In August company
The only difference was the absence of a voluble crowd, especially on the Western Terrace. Otherwise, this could have been a facsimile of the opening day at Headingley in August 2002. The passage of time has caused a few roles to change though. Gautam Gambhir, Indian cricket's new Mr. Reliable led the way today, helped along by a man who showed fleeting signs of the player he once was. The partnership was uncannily similar, even in terms of numbers, and India will no doubt hope that the result too is repeated over the next four days.

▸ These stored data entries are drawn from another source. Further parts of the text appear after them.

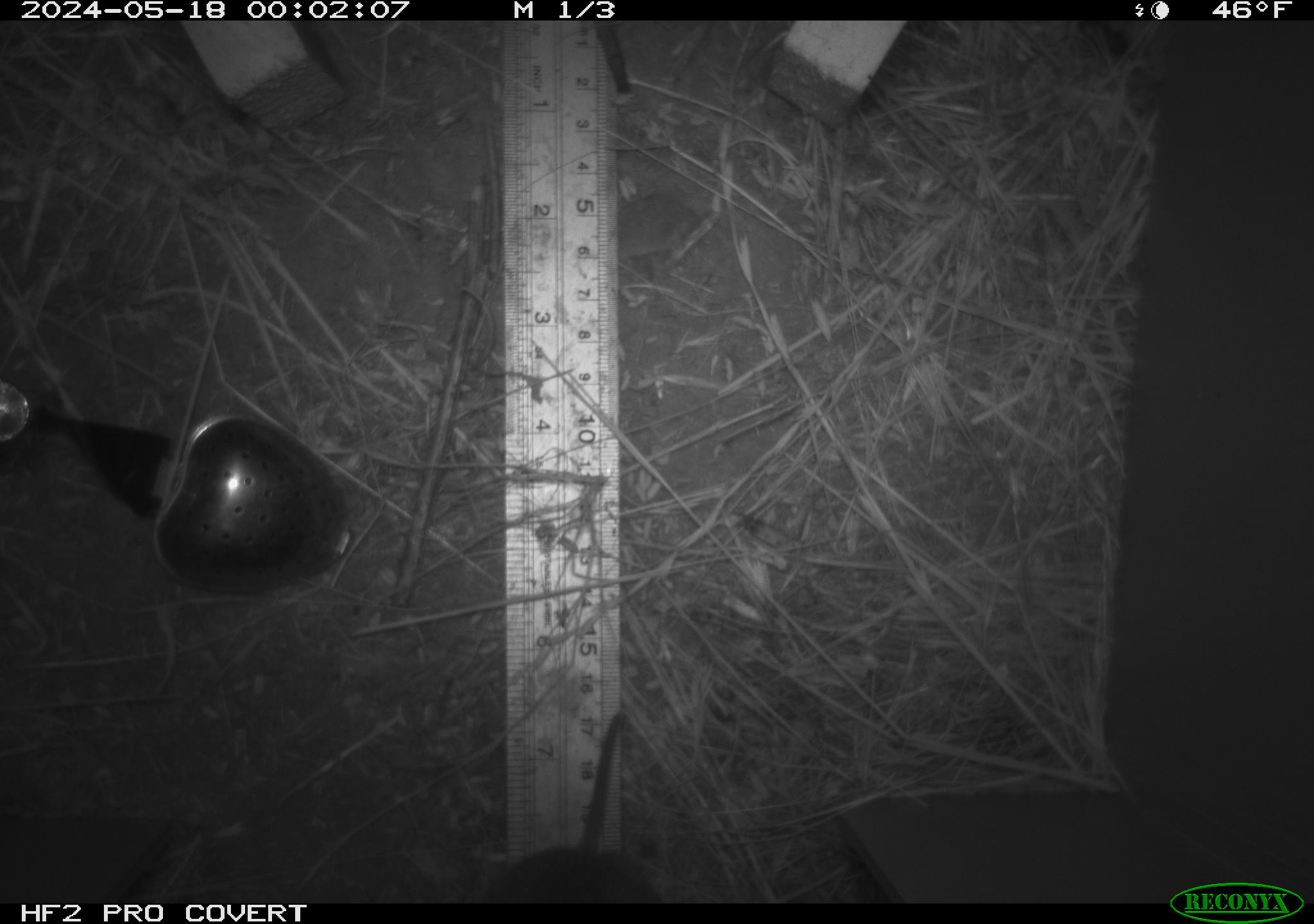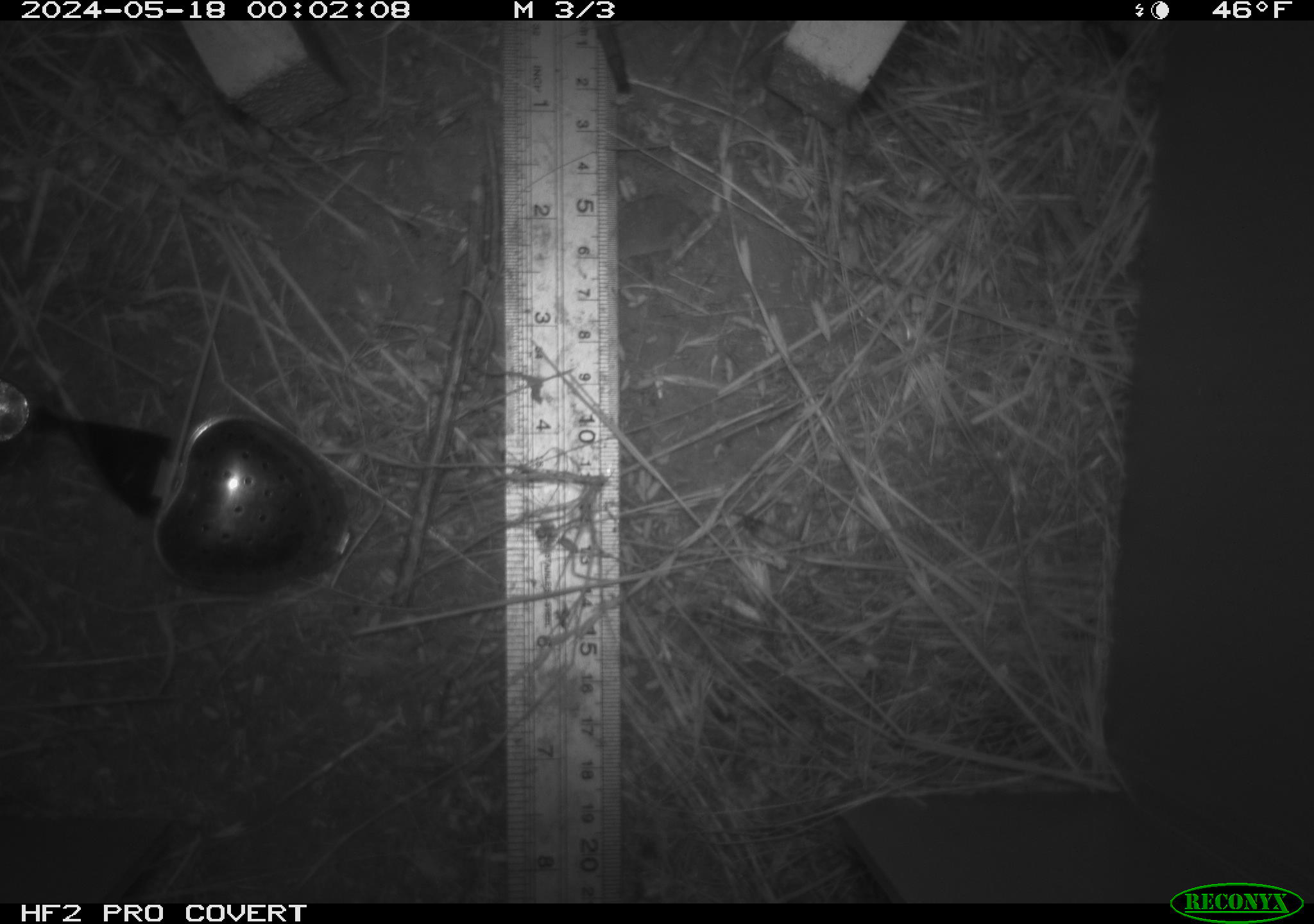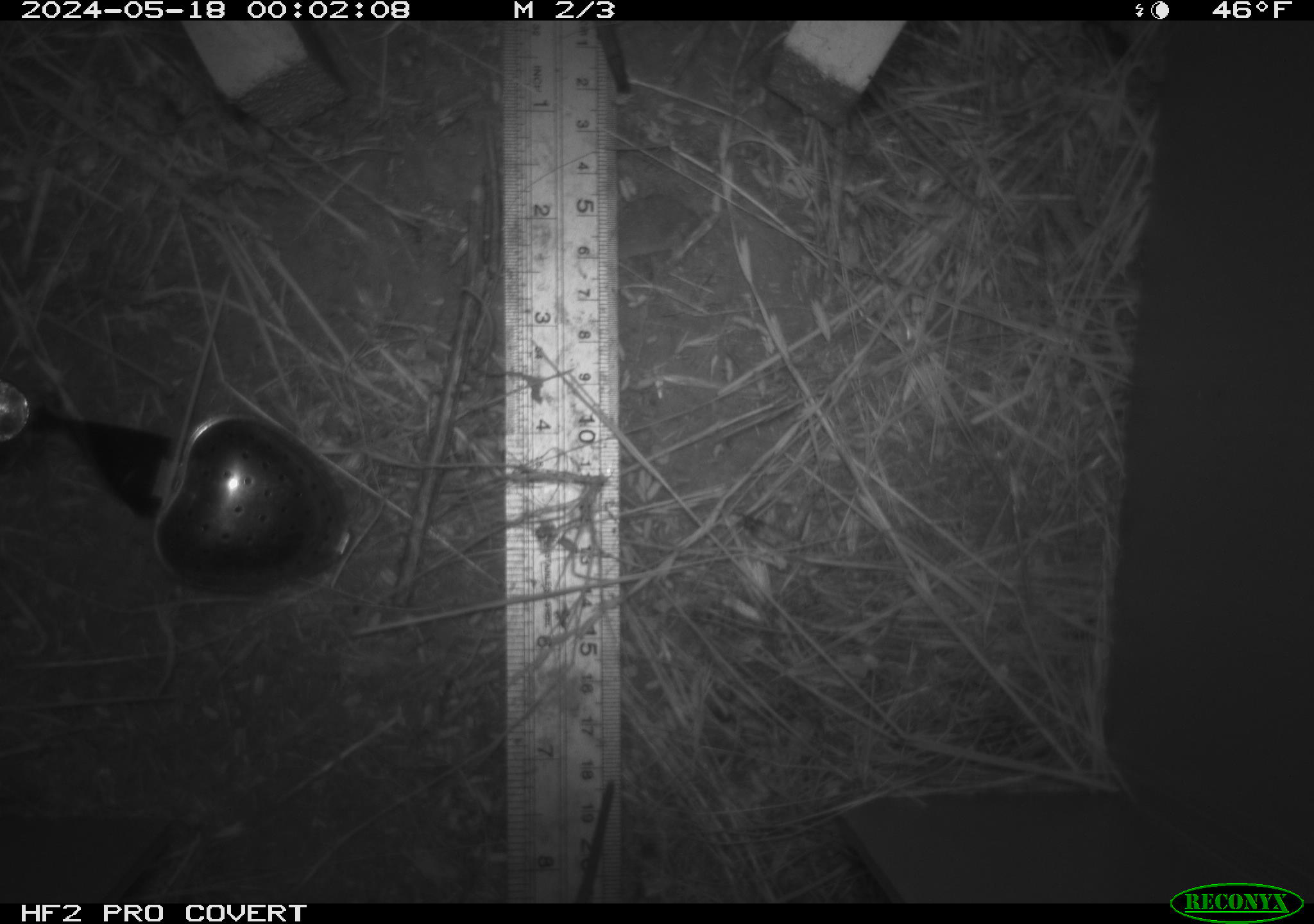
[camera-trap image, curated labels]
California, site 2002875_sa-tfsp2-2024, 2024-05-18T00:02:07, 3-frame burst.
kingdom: Animalia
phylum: Chordata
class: Mammalia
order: Rodentia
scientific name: Rodentia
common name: rodent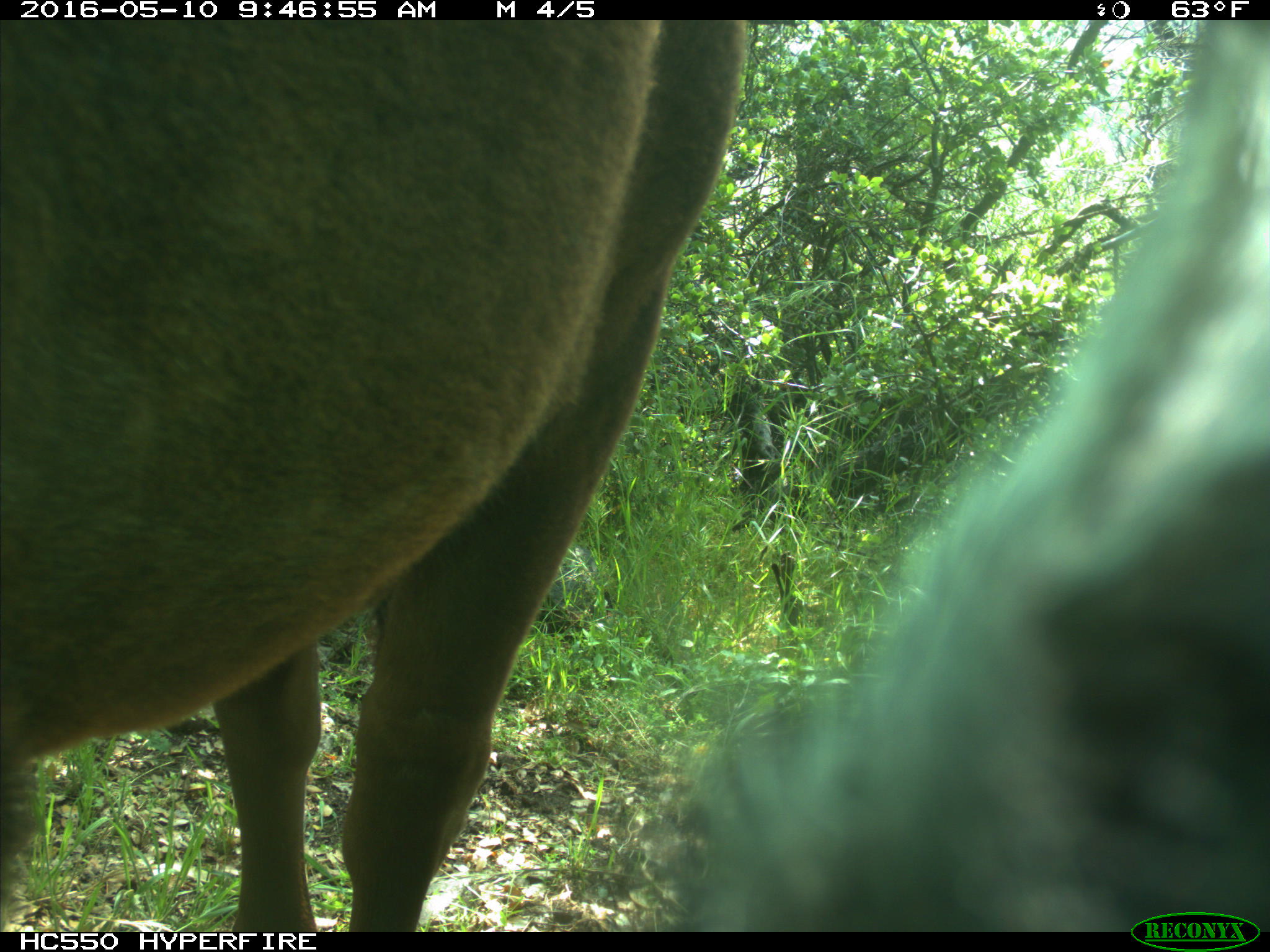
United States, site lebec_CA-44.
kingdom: Animalia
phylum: Chordata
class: Mammalia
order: Artiodactyla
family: Bovidae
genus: Bos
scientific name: Bos taurus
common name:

Back then, Rahul Dravid was the main man, in the midst of a five-year run of excellence that would cement his reputation as one of the greats of the modern game. His accomplice was three months older, and is these days still seen doing his duty for Railways in the Ranji Trophy. No one would ever say that Sanjay Bapusaheb Bangar belongs in the highest echelons of the Indian game, but the part he played in one of its greatest Test victories can never be underestimated.
He opened that day and few expected him to put up more than token opposition against an attack of Matthew Hoggard, Andrew Caddick, Andrew Flintoff and Alex Tudor. He was on five when Virender Sehwag edged one to second slip, and Dravid walked out to yet another crisis situation.
By the time they were parted 67.3 overs later, India had added 170. In bowler-friendly conditions, Sourav Ganguly's gamble to bat first had reaped spectacular rewards. He and Sachin Tendulkar would flay a tiring attack in spectacular fashion the following evening, building on Dravid's monumental 148 as India built up an unassailable position.
Such was Dravid's mastery of those conditions that it was impossible to ever imagine him in a Bangar-like role, eking out runs through sheer strength of will. On another day, Daryl Harper might have given him out leg before to Stuart Broad almost as soon as he arrived at the crease, and given his recent luck, it would have surprised no one if one of the several deliveries that seamed past the bat took a thin outside edge.
They didn't though, and slowly, the runs started to come. A magnificent pull off James Anderson was followed by a stunning on-drive off Flintoff, while Monty Panesar, the only player out there who was probably even lower on confidence, was twice driven through the covers with impeccable timing.
A scorching clip through midwicket off Stuart Broad hinted at a more fluent afternoon, but the shutters were downed abruptly in the hour before tea.
Having reached 39 from 87 balls, it took him another 64 deliveries to bring up his 50. Gambhir too was more subdued than usual, though Broad bowling way wide of his off stump didn't exactly help the scoring rate. At Headingley, it took Dravid 220 balls to score his century. Here, Gambhir achieved the feat in an over less. Bangar's contribution to the partnership had been 68.
|Back then [in 2002], Rahul Dravid was the main man, in the midst of a five-year run of excellence that would cement his reputation as one of the greats of the modern game. His accomplice was Sanjay Bangar, and the part he played in one of its greatest Test victories can never be underestimated.|
At Mohali, by the time the partnership reached 170, Dravid had contributed 64. It wasn't pretty, but it was just as effective.
You certainly wouldn't assess Gambhir's innings the same way though. Some would point to those carves over gully as evidence of a reckless nature. Others will see them as the strokes of a man who knows he can do pretty much as he wants once he settles in. Already, there have been 16 partnerships over 50 with Sehwag [in just 34 innings] and all the signs are there that he could become a nuggety Justin Langer-like foil.
But even as he basked in the limelight of a second successive century at Mohali, Gambhir didn't forget his stolid ally. "We were 6 for 1 and the ball was doing a bit when he came out to bat," he said. "The way he handled the seam bowling was fantastic."
It eventually took him and Dravid four balls less to accumulate 170 runs, and the grey skies prevented an examination against the second new ball. India though had much to feel satisfied about at the end of day one. After the helter-skelter run chase inspired by Sehwag, this was old-fashioned Test cricket, with two committed batsmen staving off a disciplined attack.
The best sides don't only play at one pace, and under Mahendra Singh Dhoni, they have shown that they're not too proud to take small steps if bigger rewards await.